## 読解用の抜粋
アーキテクチャを突き詰める Online Conferenceの公募LT選手権で、「やってみてわかった クリーンアーキテクチャの勘所」というタイトルでトークをしました。LTということで、具体的な技術面でのメリットや、改善すべき点などについて話しました。(登壇資料はこちら
本稿では、少し視座を上げて、結局クリーンアーキテクチャ(以下、CAと表記)は一体何なのかということについて、現在の筆者の考えを整理したいと思います。

あの図

話が手っ取り早いので、例の同心円の図をまずは引用します。

図の出典: https://blog.cleancoder.com/uncle-bob/2012/08/13/the-clean-architecture.html

CAでは、レイヤー(層)間の依存関係は同心円の外側から内側へ向く方向のみ許容されます。内側にあるコードは上位レベルの方針を表すものであり、外側の詳細から内側の方針に対して依存させることがCAの大原則です。これを実現するために、抽象(インターフェース)を内側に配置し、DIP(依存性逆転の原則)を適用するのですが、その具体例としてWebのインターフェースとユースケースとの関係に着目して要素の構造と制御フローを図示したものが、図の右下部分になります。
そして、この具体的な構造を全体として描くと、CA本の図22-2にある「データベースを使ったウェブベースのJavaシステムの典型的なシナリオ」(p.204)のようになります。

これらのクラス図で表現される構造は、あくまでCAのコンセプトを体現する具体的なクラス設計の一つと捉えるべきものです。同心円図で表現されるCAのコンセプトが「方針」とするならば、その具体的なインスタンス(実例)としてのCAは「詳細」に過ぎません。
ただし、「詳細」としてのCAに意味がないというつもりはありません。まずは形から入って学ぶことも有効な方法ですし、筆者もそのようにしてCAに対する理解を深めました。重要なのはCAの本質を正しく理解し、見失わないことです。Do AgileではなくBe Agileであるように、Do CAではなくBe CAを目指しましょう。

境界線を引く(1)

CAの中核をなすコンセプトは、重要な「方針」と重要でない「詳細」との間に境界線を引き、方針とは無関係に詳細を決められるようなアーキテクチャの形状を作ることです。境界線をうまく引き、先に述べたDIPの活用により依存関係を制御すると、「詳細」が「方針」で定められた抽象に依存するようになり、安定性が高く、かつ変更が容易なアーキテクチャが生まれます。このようなアーキテクチャをプラグインアーキテクチャと呼びます。

## 練習問題
• A. クリーンアーキテクチャについての抜粋に基づいて、次の問いに答えてください。
(i) CAでは、レイヤー間の依存関係はどの方向にだけ許されていますか。
(ii) CA本の図22-2は、どのような題のシナリオとして示されていますか。
(iii) 「詳細」が「方針」で定められた抽象に依存するようになったアーキテクチャは、何と呼ばれていますか。
• B. クリーンアーキテクチャについての抜粋を、最後の文の後から書き継いでください。
この後に続く項目は、抜粋とは関係のない別の資料です。

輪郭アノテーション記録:
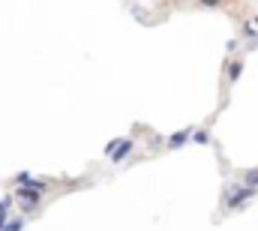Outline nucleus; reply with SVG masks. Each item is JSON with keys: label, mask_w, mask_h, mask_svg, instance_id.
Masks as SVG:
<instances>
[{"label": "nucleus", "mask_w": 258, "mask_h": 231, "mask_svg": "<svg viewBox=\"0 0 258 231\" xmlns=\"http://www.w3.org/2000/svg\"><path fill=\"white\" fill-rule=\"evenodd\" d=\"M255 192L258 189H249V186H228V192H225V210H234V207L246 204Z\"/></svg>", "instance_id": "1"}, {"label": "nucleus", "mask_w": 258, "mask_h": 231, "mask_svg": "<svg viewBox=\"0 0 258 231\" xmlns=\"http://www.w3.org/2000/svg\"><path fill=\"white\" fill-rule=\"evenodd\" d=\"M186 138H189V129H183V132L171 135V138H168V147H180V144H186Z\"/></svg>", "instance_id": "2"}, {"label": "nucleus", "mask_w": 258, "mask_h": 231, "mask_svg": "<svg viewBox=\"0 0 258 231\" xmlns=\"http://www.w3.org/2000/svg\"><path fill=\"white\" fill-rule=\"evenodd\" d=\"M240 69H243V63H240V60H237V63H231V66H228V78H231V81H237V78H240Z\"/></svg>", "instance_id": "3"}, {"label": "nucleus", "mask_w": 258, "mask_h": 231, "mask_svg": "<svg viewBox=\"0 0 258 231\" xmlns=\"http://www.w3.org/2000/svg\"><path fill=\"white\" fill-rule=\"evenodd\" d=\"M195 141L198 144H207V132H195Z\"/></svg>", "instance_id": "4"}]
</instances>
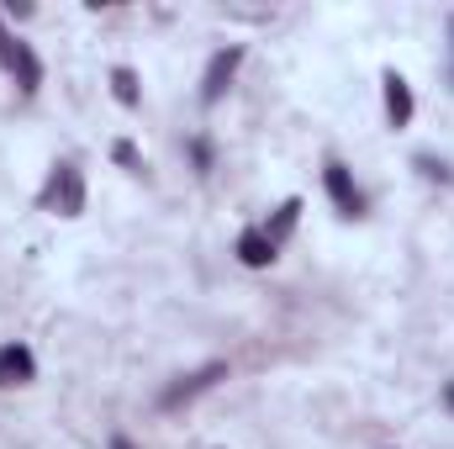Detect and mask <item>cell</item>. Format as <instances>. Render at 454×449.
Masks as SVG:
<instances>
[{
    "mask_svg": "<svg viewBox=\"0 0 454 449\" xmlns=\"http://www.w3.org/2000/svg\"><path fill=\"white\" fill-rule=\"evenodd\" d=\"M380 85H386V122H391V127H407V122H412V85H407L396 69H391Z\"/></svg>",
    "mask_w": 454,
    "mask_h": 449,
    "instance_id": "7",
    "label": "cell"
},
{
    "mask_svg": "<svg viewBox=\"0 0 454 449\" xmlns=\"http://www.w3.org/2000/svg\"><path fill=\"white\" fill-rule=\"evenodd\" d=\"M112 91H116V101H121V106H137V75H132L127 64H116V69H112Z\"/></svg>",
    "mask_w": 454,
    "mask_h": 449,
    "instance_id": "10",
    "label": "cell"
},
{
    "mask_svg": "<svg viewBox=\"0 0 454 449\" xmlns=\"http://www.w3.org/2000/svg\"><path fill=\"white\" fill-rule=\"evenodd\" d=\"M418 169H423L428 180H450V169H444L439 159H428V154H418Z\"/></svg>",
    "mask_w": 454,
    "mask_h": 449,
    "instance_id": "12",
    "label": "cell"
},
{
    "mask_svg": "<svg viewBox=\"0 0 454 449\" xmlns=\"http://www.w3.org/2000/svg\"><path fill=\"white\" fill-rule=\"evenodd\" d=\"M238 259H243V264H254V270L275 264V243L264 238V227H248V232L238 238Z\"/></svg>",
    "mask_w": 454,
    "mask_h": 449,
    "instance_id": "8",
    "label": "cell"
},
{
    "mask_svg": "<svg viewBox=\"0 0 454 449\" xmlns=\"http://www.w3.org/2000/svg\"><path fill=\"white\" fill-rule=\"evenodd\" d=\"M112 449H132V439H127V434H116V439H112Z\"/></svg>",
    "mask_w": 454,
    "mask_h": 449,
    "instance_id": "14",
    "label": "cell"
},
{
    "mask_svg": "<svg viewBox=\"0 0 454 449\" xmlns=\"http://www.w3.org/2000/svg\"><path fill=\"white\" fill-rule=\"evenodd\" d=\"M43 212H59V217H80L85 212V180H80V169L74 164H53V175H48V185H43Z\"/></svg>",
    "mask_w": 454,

## 各問の解答
• A.
(i) 同心円の外側から内側へ向く方向だけです。
(ii) 「データベースを使ったウェブベースのJavaシステムの典型的なシナリオ」(p.204)です。
(iii) プラグインアーキテクチャです。

• B.
ビジネスアプリケーションの場合、重要な方針となるのはビジネスルールです。CA本では、システムの有無に関わらず存在するようなルールやデータを最重要ビジネスルール、最重要ビジネスデータとし、それらを表現するオブジェクトをエンティティと呼んでいます。また、システムとして自動化する際の処理手順やアプリケーション固有のビジネスルールを実現するのがユースケースです。
注意しなければならないのは、CAのコンセプトに従い、エンティティ・ユースケース・インターフェースアダプターとレイヤーを分離し、レイヤー間の相互作用のルールを取り決めるだけでは、良いソフトウェアを作り出すには不十分だということです。
では、他に何が重要なのでしょうか。

境界線を引く(2)

筆者が最初にCA本を読んだ時に抱いた印象は、「クリーンアーキテクチャの話(第22章)に辿り着くまでが長いな」というものでした。第III部「設計の原則」ではSOLID原則が取り上げられ、第IV部「コンポーネントの原則」ではコンポーネントの凝集性や結合度に関するいくつかの原則が解説されます。その後、第V部からアーキテクチャ論に入っていく構成です。
しかし、このことはCA本において非常に重要な意味を持っています。
システムを安定的な部分と不安定な部分に分割し、依存関係をうまく制御することで保守や変更が容易なシステムの形状を作り出すことがCA本の主題と言えます。そのため、モジュール構造あるいはコンポーネント構造に適切な境界線を引いて正しい分割を行うことも、重要なアーキテクチャ設計行為なのです。

凝集性と結合度

適切なモジュール分割・コンポーネント分割の肝となるのは凝集性と結合度です。つまり設計原則に従って、モジュールやコンポーネントを、凝集性が高く疎結合となるように設計するのです。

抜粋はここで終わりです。